◆ **THE EXERCISE**
Beginning at the line containing "Which of the two" and continuing to the end of the records below, give each line again exactly as it stands, and only those lines.

——

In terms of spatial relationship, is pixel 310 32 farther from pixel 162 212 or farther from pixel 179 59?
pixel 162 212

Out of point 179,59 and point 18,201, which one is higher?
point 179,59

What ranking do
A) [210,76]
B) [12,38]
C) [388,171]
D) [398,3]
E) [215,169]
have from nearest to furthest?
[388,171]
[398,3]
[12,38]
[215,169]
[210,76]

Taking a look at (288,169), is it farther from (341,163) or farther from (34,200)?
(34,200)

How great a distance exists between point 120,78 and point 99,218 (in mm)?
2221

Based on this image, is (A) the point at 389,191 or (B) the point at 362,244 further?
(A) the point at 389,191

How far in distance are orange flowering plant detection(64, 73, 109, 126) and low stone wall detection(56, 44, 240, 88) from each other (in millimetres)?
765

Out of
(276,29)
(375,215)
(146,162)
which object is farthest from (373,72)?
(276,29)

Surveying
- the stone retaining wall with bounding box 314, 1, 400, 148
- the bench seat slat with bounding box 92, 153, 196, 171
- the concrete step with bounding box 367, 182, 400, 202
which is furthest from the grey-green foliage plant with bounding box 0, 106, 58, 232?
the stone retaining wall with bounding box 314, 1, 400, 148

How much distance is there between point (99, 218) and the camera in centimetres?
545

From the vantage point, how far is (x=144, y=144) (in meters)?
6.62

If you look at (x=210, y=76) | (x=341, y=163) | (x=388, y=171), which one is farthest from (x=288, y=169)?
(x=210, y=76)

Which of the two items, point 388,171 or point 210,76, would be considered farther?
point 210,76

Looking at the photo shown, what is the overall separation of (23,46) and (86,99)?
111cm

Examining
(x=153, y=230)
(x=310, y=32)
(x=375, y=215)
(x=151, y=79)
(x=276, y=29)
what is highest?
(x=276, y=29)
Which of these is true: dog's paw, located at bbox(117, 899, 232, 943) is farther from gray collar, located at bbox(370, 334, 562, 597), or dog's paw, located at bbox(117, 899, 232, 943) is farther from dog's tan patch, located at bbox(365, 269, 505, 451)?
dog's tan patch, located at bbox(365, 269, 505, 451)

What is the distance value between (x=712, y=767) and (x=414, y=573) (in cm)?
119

——

◆ **RESULT OF THE EXERCISE**
Which of the two items, point 388,171 or point 210,76, would be considered farther?
point 210,76

Looking at the photo shown, what is the overall separation of (23,46) and (86,99)?
111cm

Examining
(x=153, y=230)
(x=310, y=32)
(x=375, y=215)
(x=151, y=79)
(x=276, y=29)
what is highest?
(x=276, y=29)
Which of these is true: dog's paw, located at bbox(117, 899, 232, 943) is farther from gray collar, located at bbox(370, 334, 562, 597), or dog's paw, located at bbox(117, 899, 232, 943) is farther from dog's tan patch, located at bbox(365, 269, 505, 451)?
dog's tan patch, located at bbox(365, 269, 505, 451)

What is the distance value between (x=712, y=767) and (x=414, y=573) (in cm)?
119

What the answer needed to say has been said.